Breathwork is a form of meditation based on the body, not the mind, to do the work of calm. It reduces stress by stimulating the parasympathetic nervous system and increasing oxygen to the brain (and yes, there is real science to support these benefits).
One of the best things about breathwork is that you do not need any specialization or formal training to practice it. In addition, breathing exercises can be somewhat easier than meditation (so to speak), as they do not require you to constantly fight your brain to reap the benefits. And because “busy” is the biggest buzzword of the modern age, it helps that breathing does not take long to practice to be effective.
Below, two experts — Maryam Ajayi, founder of Dive in Well and a certified breathing professional, and Stevie Wright, a self-taught coach and facilitator of breathing — share breathing exercises to reduce stress. In just five minutes, they will help you properly calm your mind, body and soul.
Maryam Ajay’s breathing exercise for honor and release
Ajay’s favorite five-minute breathing exercise is designed to keep you from taking over other people’s emotions. “It’s a practice to explore your inner landscape to see what is theirs, what is not and what needs to be released in order to thrive,” he says.
“Bring an intention to an emotion you are in right now, an emotion you may feel uncomfortable with. It could be anger, rage, shame, sadness,” says Ajayi.
2. Next, name the emotion you are focusing on and pay attention to how you experience it. “How does it sit in your body?

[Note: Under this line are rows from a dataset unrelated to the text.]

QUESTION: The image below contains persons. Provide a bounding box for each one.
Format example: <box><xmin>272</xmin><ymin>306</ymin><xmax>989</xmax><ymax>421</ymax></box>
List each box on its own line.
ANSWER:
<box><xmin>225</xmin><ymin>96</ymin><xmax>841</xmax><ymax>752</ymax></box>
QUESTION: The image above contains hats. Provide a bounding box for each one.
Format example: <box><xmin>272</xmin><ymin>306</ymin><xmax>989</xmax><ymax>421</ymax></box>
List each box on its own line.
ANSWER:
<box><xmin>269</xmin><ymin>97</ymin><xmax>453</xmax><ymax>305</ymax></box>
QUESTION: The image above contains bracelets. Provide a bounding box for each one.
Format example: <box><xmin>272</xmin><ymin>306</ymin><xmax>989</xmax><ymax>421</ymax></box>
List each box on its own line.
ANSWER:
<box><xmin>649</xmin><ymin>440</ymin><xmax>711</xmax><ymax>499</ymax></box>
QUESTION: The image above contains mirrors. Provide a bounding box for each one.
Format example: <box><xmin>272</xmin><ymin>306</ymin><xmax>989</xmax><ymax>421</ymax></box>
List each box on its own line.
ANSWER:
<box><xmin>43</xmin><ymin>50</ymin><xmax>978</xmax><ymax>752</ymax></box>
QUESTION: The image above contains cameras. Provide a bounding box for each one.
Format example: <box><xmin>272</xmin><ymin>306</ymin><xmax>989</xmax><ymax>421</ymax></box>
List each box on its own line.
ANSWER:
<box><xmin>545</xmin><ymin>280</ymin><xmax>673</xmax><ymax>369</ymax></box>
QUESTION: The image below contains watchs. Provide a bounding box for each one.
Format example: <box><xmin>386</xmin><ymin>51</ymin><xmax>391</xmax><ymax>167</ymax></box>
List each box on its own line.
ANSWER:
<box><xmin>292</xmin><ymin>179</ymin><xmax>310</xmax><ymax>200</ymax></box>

Where does it sit in your body? Take time to be present and feel for about a minute,” he advises.
3. “Then explore whether this feeling is yours or not,” he says. “So just ask: is this feeling mine? And if it is not, can you release it?”
4. “If this does not belong to you, I will ask you, ‘Can I release it easily?'” Says Ajayi. He then advises you to take a deep breath and with the exhale, let it go and let it go.
5. “If the feeling is yours, give yourself permission to feel and also be released to leave room for what serves you,” he advises. “Breathing in: feeling. Breathing out: release.”
6. Try this for a few minutes or “until you feel full,” says Ajayi.
Stevie Wright’s breathing practice to relieve stress, ground and relieve stress
1. Close your eyes gently.
2. Take a few deep breaths to calm down.
3. Inhale through your nose, counting to six.
Exhale through your mouth counting to seven.
5. Repeat this pattern for four minutes.
“Visualize the relaxation, the ease, the flow that enters your body as you inhale and the release of tension, stress and fear as you exhale,” says Wright. “With each exhale, soften your shoulders even more, feel your muscles relax.”
7. After 4 minutes, sit in silence for another minute before opening your eyes.
Oh Hello! You look like someone who loves free workouts, discounts on modern wellness brands and exclusive Well + Good content. Join Well +, our online wellness community and unlock your rewards right away.